-- Start DATA RECORDS --

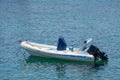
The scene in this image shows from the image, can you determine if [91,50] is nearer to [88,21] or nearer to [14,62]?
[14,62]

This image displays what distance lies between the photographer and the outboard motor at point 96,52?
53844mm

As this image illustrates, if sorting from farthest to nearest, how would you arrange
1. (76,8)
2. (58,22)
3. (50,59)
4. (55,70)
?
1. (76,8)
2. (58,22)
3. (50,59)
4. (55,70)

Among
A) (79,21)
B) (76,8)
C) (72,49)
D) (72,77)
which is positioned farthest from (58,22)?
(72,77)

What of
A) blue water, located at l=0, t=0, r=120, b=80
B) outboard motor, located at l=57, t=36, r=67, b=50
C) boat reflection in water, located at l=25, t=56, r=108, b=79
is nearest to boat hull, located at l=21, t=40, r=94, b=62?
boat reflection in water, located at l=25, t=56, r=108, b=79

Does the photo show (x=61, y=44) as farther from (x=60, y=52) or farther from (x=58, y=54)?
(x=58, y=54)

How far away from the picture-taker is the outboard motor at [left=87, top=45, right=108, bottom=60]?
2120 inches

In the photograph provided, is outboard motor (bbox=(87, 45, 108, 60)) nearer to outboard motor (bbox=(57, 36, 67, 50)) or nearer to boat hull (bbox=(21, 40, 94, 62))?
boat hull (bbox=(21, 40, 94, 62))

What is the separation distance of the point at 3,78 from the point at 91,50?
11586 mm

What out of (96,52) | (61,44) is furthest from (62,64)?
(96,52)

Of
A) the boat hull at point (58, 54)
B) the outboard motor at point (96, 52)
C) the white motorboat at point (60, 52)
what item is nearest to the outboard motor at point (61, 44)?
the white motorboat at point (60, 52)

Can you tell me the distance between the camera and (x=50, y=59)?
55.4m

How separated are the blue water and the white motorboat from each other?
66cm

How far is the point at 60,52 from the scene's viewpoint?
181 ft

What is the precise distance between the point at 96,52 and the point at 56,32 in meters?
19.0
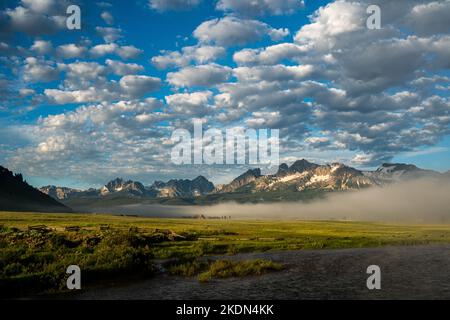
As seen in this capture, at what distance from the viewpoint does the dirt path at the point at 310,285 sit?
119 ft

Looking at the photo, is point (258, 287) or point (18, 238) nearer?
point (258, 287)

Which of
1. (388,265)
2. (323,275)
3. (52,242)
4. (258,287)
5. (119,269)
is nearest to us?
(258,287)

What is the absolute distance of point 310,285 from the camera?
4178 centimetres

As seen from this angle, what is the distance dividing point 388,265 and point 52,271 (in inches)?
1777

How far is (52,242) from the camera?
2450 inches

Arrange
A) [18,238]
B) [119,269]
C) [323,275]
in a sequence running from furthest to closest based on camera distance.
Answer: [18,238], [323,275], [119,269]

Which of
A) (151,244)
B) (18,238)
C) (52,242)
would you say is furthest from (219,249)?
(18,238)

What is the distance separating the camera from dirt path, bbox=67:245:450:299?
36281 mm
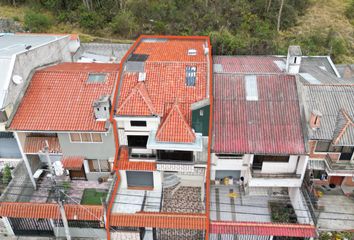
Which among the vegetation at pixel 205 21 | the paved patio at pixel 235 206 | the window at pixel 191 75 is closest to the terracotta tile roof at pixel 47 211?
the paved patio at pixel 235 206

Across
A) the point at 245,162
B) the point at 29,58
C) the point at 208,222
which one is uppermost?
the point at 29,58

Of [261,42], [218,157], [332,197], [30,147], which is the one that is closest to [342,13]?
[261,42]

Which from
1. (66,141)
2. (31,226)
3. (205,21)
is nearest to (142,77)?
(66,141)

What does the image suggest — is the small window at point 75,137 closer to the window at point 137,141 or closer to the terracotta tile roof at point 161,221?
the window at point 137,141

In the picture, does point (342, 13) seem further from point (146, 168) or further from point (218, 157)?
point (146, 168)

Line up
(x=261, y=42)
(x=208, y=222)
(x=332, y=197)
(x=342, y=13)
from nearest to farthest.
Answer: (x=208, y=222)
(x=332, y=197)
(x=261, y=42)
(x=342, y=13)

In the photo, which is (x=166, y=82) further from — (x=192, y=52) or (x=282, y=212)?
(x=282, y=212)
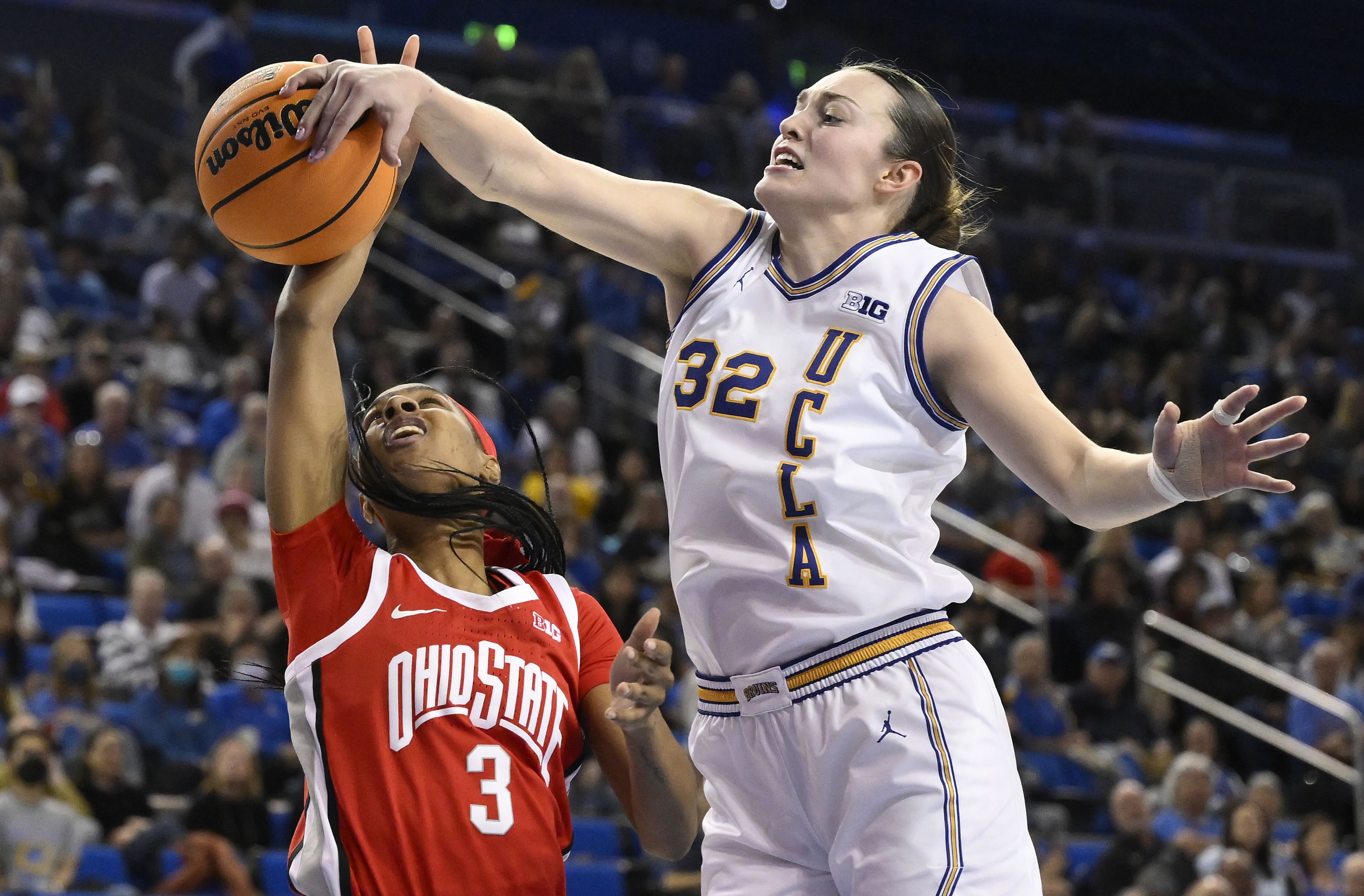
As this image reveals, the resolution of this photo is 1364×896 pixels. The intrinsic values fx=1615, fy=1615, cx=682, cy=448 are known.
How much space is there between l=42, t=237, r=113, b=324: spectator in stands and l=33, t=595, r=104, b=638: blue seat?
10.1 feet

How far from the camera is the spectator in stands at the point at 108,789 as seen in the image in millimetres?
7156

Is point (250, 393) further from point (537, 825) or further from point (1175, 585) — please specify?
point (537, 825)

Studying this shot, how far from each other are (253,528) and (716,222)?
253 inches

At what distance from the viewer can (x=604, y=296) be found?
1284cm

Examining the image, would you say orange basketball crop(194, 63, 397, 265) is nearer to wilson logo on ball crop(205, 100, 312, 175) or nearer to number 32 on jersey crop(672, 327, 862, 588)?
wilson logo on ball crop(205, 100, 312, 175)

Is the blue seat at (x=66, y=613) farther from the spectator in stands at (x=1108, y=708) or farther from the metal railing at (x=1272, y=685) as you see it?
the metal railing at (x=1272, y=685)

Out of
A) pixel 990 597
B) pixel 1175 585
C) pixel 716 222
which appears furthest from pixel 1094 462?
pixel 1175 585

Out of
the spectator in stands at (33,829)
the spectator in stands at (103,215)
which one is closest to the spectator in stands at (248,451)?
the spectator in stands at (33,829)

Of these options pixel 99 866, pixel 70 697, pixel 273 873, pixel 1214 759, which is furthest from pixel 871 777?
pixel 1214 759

-- End DATA RECORDS --

# [SET EXERCISE]
Rewrite all the items above, replacing every occurrence of "outboard motor" with "outboard engine" and keeping everything else unchanged. Leave out the pictures.

# [TASK RESPONSE]
The scene in this image shows from the image, can you determine if [91,50] is nearer to [88,21] or nearer to [14,62]?
[14,62]

This image displays what distance lies between the photographer and the outboard engine at point 96,52?
53844mm

As this image illustrates, if sorting from farthest to nearest, how would you arrange
1. (76,8)
2. (58,22)
3. (50,59)
4. (55,70)
?
1. (76,8)
2. (58,22)
3. (50,59)
4. (55,70)

Among
A) (79,21)
B) (76,8)
C) (72,49)
D) (72,77)
which is positioned farthest from (58,22)?
(72,77)

What of
A) blue water, located at l=0, t=0, r=120, b=80
B) outboard engine, located at l=57, t=36, r=67, b=50
C) boat reflection in water, located at l=25, t=56, r=108, b=79
is nearest to boat hull, located at l=21, t=40, r=94, b=62?
boat reflection in water, located at l=25, t=56, r=108, b=79

Does the photo show (x=61, y=44) as farther from (x=60, y=52) or farther from (x=58, y=54)?
(x=58, y=54)

How far away from the picture-taker is the outboard engine at [left=87, top=45, right=108, bottom=60]?
2120 inches

In the photograph provided, is outboard engine (bbox=(87, 45, 108, 60)) nearer to outboard engine (bbox=(57, 36, 67, 50)) or nearer to boat hull (bbox=(21, 40, 94, 62))?
boat hull (bbox=(21, 40, 94, 62))

What is the separation distance of the point at 3,78 from the point at 91,50?
11586 mm

What out of (96,52) | (61,44) is furthest from (62,64)?
(96,52)

Of
A) the boat hull at point (58, 54)
B) the outboard engine at point (96, 52)
C) the white motorboat at point (60, 52)
what item is nearest to the outboard engine at point (61, 44)?
the white motorboat at point (60, 52)

Can you tell me the distance between the camera and (x=50, y=59)?
55.4m

How separated are the blue water and the white motorboat from each other?
66cm

How far is the point at 60,52 from the scene's viewpoint?
181 ft

What is the precise distance between the point at 96,52 and the point at 56,32 in meters?
19.0
As seen in this capture, at what distance from the viewpoint does the dirt path at the point at 310,285 sit?
119 ft

Looking at the photo, is point (258, 287) or point (18, 238) nearer?
point (258, 287)

Which of
1. (388,265)
2. (323,275)
3. (52,242)
4. (258,287)
5. (119,269)
is nearest to us?
(258,287)

What is the absolute distance of point 310,285 from the camera?
4178 centimetres

As seen from this angle, what is the distance dividing point 388,265 and point 52,271 (in inches)?
1777

How far is (52,242) from the camera?
2450 inches

Arrange
A) [18,238]
B) [119,269]
C) [323,275]
in a sequence running from furthest to closest based on camera distance.
Answer: [18,238], [323,275], [119,269]

Which of
A) (151,244)
B) (18,238)
C) (52,242)
would you say is furthest from (219,249)?
(18,238)

What is the distance separating the camera from dirt path, bbox=67:245:450:299?
36281 mm
Which among the vegetation at pixel 205 21 | the paved patio at pixel 235 206 | the window at pixel 191 75 is closest to the terracotta tile roof at pixel 47 211?
the paved patio at pixel 235 206

Across
A) the point at 245,162
B) the point at 29,58
C) the point at 208,222
which one is uppermost?
the point at 29,58

Of [261,42], [218,157], [332,197], [30,147], which is the one that is closest to [342,13]?
[261,42]

Which from
1. (66,141)
2. (31,226)
3. (205,21)
is nearest to (142,77)?
(66,141)

What does the image suggest — is the small window at point 75,137 closer to the window at point 137,141 or closer to the terracotta tile roof at point 161,221?
the window at point 137,141

In the picture, does point (342, 13) seem further from point (146, 168) or further from point (218, 157)?
point (146, 168)

Line up
(x=261, y=42)
(x=208, y=222)
(x=332, y=197)
(x=342, y=13)
from nearest to farthest.
Answer: (x=208, y=222)
(x=332, y=197)
(x=261, y=42)
(x=342, y=13)

In the photo, which is (x=166, y=82) further from — (x=192, y=52) or (x=282, y=212)?
(x=282, y=212)
As this image reveals, the resolution of this photo is 1364×896 pixels. The intrinsic values fx=1615, fy=1615, cx=682, cy=448 are known.
How much space is there between l=42, t=237, r=113, b=324: spectator in stands and l=33, t=595, r=104, b=638: blue seat?
10.1 feet

How far from the camera is the spectator in stands at the point at 108,789 as seen in the image in millimetres?
7156

Is point (250, 393) further from point (537, 825) or further from point (1175, 585) — please specify?
point (537, 825)

Studying this shot, how far from each other are (253,528) and (716,222)?
253 inches

At what distance from the viewer can (x=604, y=296) be found?
1284cm

Examining the image, would you say orange basketball crop(194, 63, 397, 265) is nearer to wilson logo on ball crop(205, 100, 312, 175) or nearer to number 32 on jersey crop(672, 327, 862, 588)?
wilson logo on ball crop(205, 100, 312, 175)

Is the blue seat at (x=66, y=613) farther from the spectator in stands at (x=1108, y=708) or farther from the metal railing at (x=1272, y=685) as you see it?
the metal railing at (x=1272, y=685)

Out of
A) pixel 990 597
B) pixel 1175 585
C) pixel 716 222
which appears furthest from pixel 1094 462?
pixel 1175 585

Out of
the spectator in stands at (33,829)
the spectator in stands at (103,215)
which one is closest to the spectator in stands at (248,451)?
the spectator in stands at (33,829)

Of these options pixel 99 866, pixel 70 697, pixel 273 873, pixel 1214 759, which is furthest from pixel 871 777?
pixel 1214 759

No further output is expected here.